It may be hard to imagine in 2021, but there was a time when Sears sold practically everything. I’m not just talking about tools, appliances, clothing, and home goods. Architectural and design enthusiasts will tell you about the ongoing legacy of Sears Kit Homes, for example—but since this isn’t HouseApart, today we’re going to talk about Allstate Scooters.
That’s the name under which Sears marketed a variety of two-wheeled conveyances, and it has nothing to do with the insurance company. Of course, Sears didn’t actually manufacture those scooters—but it was more than happy to license designs from other scooter manufacturers, and then rebadge them. Who actually made these scooters for Sears? Cushman, Puch—and if you wanted to get extra fancy, Vespa.
In the 1950s, Vespa wasn’t yet selling its scooters in the U.S. on its own. After seeing how successful Sears was at marketing the Allstate Vespas to the American market, Piaggio changed its mind and began marketing Vespas on its own in the U.S. Since the Sears Catalog was the primary way for a lot of folks in remote areas to buy consumer goods, Allstate Vespas of the era are much easier to find in all corners of the country, according to Scooter Lounge.

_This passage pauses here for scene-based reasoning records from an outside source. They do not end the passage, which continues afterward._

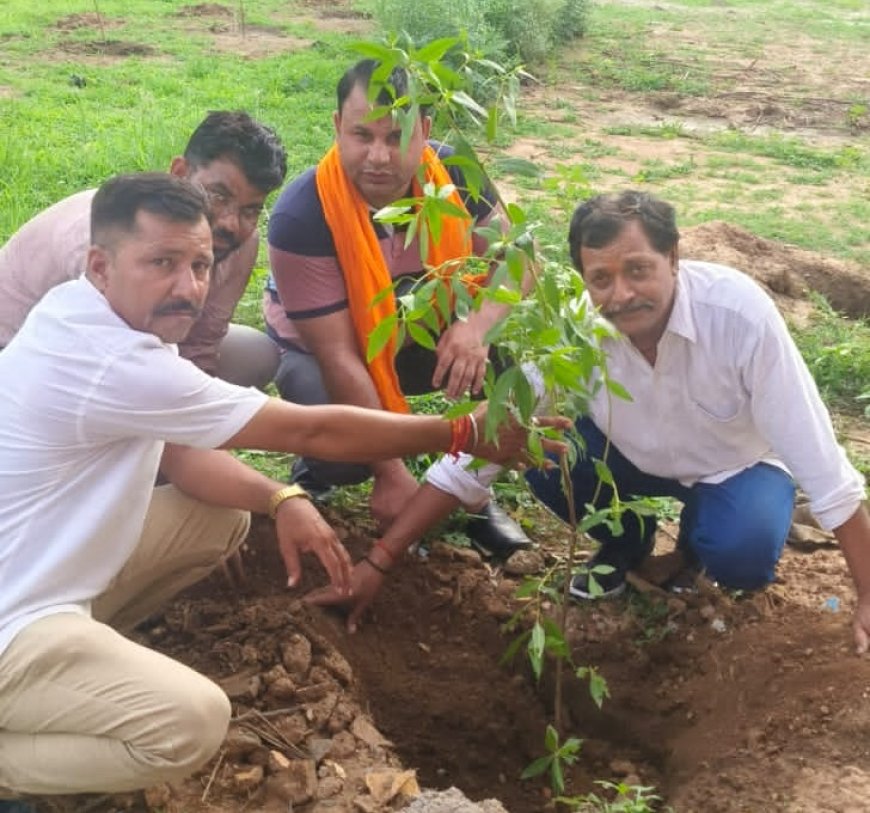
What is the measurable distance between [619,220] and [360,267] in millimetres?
956

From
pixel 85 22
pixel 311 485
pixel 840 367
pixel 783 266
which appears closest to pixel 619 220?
pixel 311 485

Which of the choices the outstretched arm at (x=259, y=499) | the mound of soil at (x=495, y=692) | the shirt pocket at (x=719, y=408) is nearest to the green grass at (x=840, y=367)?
the mound of soil at (x=495, y=692)

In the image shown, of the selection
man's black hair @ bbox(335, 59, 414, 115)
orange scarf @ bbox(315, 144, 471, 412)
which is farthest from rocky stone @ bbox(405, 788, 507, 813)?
man's black hair @ bbox(335, 59, 414, 115)

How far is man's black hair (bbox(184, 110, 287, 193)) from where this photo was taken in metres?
3.50

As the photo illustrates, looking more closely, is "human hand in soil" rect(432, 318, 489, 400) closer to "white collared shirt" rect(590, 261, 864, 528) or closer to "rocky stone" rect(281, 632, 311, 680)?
"white collared shirt" rect(590, 261, 864, 528)

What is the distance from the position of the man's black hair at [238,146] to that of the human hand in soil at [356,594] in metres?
1.08

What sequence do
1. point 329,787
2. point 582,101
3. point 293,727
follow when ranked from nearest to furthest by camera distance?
point 329,787 → point 293,727 → point 582,101

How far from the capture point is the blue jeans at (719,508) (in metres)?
3.41

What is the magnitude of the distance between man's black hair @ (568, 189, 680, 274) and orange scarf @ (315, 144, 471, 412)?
2.16ft

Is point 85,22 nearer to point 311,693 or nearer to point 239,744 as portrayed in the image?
point 311,693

Now that you know a little more about Allstate scooters, the rather lovely example here is a 1960 Allstate Cruisaire. It’s a later-model Allstate, which means it has a combined speedometer/odometer from Veglia as its sole instrumentation. Models prior to 1958 lacked speedometers from the factory, although they were available as an option. It’s a 125cc two-stroke scoot, with a solo saddle and a little rack on the back.
Iconic Motorbike Auctions restored it to running condition earlier in 2021, after it had sat as a non-runner in the owner’s condo for several years. It is currently registered in California on a non-op registration. As you can hear in the video, it purrs rather nicely, even after all this time.

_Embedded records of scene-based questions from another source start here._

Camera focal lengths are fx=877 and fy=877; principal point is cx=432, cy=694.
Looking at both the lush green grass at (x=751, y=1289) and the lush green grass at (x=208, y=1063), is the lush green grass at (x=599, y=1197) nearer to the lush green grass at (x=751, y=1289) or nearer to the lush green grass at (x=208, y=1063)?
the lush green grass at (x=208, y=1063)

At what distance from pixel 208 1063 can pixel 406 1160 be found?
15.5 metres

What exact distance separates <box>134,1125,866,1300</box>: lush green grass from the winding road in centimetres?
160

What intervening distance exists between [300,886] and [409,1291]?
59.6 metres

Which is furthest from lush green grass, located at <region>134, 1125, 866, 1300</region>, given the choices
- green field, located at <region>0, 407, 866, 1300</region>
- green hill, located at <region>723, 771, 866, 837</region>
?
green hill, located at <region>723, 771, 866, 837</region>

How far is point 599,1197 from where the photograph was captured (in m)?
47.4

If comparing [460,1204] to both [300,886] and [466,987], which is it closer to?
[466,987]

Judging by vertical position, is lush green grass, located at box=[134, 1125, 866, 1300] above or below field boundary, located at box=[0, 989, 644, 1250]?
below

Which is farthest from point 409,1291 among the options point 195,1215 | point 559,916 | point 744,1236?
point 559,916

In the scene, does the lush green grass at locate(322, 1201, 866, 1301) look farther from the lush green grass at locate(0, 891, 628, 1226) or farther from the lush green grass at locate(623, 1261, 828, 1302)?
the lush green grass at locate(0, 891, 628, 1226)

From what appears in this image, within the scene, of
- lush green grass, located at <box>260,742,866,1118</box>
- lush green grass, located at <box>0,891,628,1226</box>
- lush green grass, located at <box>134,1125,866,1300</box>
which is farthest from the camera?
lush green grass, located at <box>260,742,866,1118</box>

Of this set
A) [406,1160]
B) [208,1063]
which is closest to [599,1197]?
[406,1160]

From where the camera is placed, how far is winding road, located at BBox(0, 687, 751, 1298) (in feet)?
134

Looking closely at some of the photos, there are some of the kind of blemishes you’d associate with honest age. I mean, the thing is over 60 years old, and it didn’t spend its lifetime in a hermetically-sealed case. The odometer shows 20,242 miles on the clock, although of course total mileage is unknown.

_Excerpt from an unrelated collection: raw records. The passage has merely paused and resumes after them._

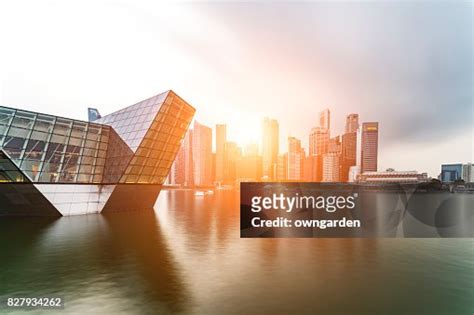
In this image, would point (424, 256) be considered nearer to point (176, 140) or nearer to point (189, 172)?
point (176, 140)

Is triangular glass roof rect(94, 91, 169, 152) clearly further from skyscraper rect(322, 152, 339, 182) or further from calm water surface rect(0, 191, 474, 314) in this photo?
skyscraper rect(322, 152, 339, 182)

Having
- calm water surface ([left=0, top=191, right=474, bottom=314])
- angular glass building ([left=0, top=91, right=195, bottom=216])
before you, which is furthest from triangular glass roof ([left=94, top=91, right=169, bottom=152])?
calm water surface ([left=0, top=191, right=474, bottom=314])

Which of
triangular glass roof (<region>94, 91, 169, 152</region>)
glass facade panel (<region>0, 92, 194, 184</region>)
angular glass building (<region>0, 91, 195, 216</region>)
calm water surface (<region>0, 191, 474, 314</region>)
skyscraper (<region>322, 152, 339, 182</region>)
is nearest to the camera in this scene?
calm water surface (<region>0, 191, 474, 314</region>)

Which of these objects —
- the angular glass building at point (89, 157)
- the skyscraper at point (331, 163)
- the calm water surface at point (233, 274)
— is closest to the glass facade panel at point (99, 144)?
the angular glass building at point (89, 157)

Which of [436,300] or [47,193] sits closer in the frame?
[436,300]

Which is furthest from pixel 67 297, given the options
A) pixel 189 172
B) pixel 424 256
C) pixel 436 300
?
pixel 189 172

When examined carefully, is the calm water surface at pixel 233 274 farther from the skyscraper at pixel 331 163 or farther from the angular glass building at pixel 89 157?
the skyscraper at pixel 331 163

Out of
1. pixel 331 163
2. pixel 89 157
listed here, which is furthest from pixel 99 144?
pixel 331 163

It’s a winning combination of black, with cream accents, Continental whitewall tires (including the spare), and chrome. What more could you ask for? I would personally want to ride it if I owned it, but that’s me, and I don’t make the rules for anyone else.
The current Iconic Motorbike Auctions bid as of August 13, 2021 is up to $1,600, with the auction scheduled to end on August 18, 2021. The reserve price has not yet been met, but you’re welcome to try if you’re interested.